### Texte
Aucune des deux familles ne connaissait la teneur de leurs activités sur Internet, ni leurs convictions religieuses. Issu d'un milieu plutôt conservateur, Jabeur Mejri, diplômé en anglais, voit les années de chômage défiler. Pour sa soeur, Ines, 27 ans, cela explique en partie ce rejet de l'islam. Elle accuse aussi Ghazi Beji de lui avoir fait "un lavage de cerveau", comme si cela était plus facile à accepter, comme si Jabeur n'avait pas déclaré et écrit dans une lettre envoyée au comité de soutien qu'il était "athée" et "non-croyant", s'excusant plus loin auprès des "musulmans s'il y a une insulte envers leur messager sacré". "Il se sent coupable maintenant. Il a fait une erreur", tranche l'étudiante en comptabilité, qui ne porte pas le voile. Un temps la famille a pensé à déménager, mais les soeurs assurent que maintenant "les voisins sont solidaires".

Extraits d'un jeu de données spatiales
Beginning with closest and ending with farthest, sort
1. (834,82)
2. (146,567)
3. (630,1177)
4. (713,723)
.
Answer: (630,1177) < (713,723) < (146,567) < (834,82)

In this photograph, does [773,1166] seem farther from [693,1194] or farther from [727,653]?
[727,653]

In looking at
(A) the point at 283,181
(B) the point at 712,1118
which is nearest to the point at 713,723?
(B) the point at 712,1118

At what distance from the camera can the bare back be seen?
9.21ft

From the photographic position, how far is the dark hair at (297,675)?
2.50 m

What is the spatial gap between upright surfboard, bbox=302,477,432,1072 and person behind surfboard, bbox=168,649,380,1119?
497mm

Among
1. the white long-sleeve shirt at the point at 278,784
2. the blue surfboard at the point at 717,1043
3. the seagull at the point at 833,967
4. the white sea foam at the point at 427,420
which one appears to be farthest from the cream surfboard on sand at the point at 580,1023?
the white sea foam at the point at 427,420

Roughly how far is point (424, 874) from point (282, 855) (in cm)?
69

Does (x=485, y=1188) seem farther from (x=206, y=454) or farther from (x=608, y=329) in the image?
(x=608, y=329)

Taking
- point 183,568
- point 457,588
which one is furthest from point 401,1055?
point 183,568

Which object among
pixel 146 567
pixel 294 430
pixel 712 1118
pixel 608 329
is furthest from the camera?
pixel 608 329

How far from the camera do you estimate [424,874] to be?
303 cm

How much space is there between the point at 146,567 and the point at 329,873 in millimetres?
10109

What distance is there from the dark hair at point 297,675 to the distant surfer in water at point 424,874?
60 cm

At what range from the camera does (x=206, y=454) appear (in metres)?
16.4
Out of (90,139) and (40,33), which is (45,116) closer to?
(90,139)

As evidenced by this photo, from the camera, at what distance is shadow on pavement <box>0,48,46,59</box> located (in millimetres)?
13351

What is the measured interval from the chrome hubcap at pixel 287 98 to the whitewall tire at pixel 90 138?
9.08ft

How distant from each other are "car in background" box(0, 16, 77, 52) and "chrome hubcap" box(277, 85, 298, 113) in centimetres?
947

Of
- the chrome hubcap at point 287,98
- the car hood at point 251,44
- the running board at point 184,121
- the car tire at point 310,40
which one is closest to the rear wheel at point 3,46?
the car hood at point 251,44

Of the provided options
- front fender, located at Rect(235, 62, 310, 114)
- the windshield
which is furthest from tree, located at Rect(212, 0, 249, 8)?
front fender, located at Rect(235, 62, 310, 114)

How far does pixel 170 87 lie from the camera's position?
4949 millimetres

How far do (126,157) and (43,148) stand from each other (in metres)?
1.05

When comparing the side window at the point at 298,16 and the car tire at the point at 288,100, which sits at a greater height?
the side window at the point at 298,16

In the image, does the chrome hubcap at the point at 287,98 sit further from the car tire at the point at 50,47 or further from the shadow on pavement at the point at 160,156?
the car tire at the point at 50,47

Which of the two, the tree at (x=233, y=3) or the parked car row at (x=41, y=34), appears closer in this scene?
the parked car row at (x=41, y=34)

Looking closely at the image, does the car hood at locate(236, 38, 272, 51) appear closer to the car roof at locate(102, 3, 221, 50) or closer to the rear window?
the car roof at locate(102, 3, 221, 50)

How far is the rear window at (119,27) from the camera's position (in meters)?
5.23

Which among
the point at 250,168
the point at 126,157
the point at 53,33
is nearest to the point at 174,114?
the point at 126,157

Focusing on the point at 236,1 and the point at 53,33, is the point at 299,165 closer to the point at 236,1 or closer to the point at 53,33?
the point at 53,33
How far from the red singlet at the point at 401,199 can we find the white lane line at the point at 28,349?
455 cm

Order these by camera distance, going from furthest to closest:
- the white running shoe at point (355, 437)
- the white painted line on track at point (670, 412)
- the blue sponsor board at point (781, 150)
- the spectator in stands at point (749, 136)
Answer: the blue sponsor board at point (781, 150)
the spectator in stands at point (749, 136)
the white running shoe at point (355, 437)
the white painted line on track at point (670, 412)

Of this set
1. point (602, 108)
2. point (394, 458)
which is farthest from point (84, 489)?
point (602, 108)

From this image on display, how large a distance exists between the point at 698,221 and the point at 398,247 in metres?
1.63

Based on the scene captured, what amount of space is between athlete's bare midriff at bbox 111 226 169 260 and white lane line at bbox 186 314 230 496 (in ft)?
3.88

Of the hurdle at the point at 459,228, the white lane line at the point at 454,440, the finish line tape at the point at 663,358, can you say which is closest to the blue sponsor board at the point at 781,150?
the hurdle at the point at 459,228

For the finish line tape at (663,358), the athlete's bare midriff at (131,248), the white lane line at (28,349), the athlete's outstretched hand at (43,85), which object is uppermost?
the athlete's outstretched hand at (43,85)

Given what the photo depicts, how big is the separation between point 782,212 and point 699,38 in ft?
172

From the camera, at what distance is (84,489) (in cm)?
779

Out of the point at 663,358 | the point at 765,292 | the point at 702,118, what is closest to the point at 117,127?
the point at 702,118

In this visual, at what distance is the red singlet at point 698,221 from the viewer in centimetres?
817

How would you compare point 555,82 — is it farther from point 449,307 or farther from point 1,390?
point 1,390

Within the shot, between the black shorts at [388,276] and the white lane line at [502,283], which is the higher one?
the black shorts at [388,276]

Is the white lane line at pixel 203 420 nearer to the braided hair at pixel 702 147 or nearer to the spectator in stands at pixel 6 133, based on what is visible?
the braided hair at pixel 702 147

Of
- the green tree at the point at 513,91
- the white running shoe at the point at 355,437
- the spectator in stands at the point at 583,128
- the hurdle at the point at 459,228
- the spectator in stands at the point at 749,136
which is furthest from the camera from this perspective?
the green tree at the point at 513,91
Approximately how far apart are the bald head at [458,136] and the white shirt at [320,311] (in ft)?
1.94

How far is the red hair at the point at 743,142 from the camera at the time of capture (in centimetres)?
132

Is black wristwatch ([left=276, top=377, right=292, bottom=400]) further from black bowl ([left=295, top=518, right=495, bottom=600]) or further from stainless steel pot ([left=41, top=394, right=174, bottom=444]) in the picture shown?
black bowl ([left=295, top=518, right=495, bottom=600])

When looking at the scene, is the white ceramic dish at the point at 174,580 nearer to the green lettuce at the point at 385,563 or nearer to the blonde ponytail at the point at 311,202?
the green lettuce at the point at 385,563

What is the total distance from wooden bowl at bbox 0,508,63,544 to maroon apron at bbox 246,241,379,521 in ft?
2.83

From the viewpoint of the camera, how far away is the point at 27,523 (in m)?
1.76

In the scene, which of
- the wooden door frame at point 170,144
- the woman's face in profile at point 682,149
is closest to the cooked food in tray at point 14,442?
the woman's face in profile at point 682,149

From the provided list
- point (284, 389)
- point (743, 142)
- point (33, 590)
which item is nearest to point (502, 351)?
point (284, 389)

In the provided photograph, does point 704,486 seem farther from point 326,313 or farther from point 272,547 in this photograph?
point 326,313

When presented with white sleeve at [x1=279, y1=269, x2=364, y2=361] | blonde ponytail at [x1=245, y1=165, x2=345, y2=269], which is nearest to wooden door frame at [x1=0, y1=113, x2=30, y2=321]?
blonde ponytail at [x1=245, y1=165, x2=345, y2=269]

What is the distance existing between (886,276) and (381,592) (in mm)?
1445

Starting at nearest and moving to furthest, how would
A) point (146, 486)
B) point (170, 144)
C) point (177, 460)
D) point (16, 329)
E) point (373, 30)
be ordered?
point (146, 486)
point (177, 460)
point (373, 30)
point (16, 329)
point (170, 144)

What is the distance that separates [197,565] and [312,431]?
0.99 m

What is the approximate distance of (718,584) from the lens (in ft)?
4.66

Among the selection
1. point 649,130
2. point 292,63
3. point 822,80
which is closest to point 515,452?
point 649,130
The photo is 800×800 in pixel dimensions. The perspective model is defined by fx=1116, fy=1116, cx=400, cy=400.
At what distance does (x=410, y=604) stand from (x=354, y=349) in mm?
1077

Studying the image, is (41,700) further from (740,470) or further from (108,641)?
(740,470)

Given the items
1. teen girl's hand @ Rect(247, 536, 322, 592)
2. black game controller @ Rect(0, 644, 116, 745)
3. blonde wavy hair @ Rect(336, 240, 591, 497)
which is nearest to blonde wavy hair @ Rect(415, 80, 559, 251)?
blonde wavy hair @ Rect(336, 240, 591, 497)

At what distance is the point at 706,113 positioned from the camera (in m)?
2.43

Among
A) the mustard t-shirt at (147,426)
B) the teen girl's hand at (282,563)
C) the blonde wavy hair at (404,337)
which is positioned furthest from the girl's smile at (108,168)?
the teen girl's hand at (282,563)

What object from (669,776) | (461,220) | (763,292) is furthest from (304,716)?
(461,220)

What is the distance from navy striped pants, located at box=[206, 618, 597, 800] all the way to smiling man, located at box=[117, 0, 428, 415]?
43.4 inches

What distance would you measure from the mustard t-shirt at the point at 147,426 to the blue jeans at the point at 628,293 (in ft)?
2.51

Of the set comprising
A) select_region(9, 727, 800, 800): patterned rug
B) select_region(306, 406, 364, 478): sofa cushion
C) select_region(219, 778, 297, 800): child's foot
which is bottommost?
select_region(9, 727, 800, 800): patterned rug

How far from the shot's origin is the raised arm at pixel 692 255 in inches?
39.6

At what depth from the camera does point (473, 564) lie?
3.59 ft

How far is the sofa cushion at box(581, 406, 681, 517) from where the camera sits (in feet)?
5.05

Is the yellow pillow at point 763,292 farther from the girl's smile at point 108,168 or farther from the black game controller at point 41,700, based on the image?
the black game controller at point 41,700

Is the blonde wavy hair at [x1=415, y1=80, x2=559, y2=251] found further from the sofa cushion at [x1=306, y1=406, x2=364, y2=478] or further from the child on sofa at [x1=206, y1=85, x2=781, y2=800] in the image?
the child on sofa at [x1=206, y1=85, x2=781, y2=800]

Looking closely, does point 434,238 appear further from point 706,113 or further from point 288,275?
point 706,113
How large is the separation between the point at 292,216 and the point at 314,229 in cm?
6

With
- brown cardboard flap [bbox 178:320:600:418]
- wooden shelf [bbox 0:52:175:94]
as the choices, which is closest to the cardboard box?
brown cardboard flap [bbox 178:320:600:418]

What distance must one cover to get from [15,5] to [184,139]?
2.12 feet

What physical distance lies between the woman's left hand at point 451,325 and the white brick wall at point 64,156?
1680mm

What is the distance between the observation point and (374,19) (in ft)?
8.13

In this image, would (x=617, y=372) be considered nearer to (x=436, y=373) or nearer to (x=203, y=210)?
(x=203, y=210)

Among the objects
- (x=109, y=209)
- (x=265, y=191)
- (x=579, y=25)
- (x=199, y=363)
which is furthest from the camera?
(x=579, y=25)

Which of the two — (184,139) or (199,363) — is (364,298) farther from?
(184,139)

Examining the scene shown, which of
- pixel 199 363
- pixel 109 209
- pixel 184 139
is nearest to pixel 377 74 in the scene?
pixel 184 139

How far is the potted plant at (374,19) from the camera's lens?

### Consigne
Poursuivez le texte sur la famille de Jabeur Mejri à partir de sa dernière phrase.

### Résultat obtenu
La liberté d'expression se définit en fonction du temps et du lieu

"Au début, on vivait dans la terreur. On pensait vendre la maison, déménager pour aller vivre ailleurs, se souvient Mahmoud Beji, le père de Ghazi. Avec le temps, les choses se tassent. Et les salafistes et Ennahda sont au plus bas." Sous la tonnelle du café Malibu, près du petit port de la ville, ce professeur de français à la retraite qui cite Marx, Victor Hugo ou encore La Fontaine sirote un thé à la menthe et parle de religion, d'islam, de laïcité... Il dénonce un "procès de religion". "Leur seul crime est de ne pas avoir compris la religion. L'expliquer aux gens serait mieux que de les jeter en prison", estime ce père "déçu" par Marzouki : "J'ai voté pour lui, pour son statut de militant. La montagne a accouché d'une souris."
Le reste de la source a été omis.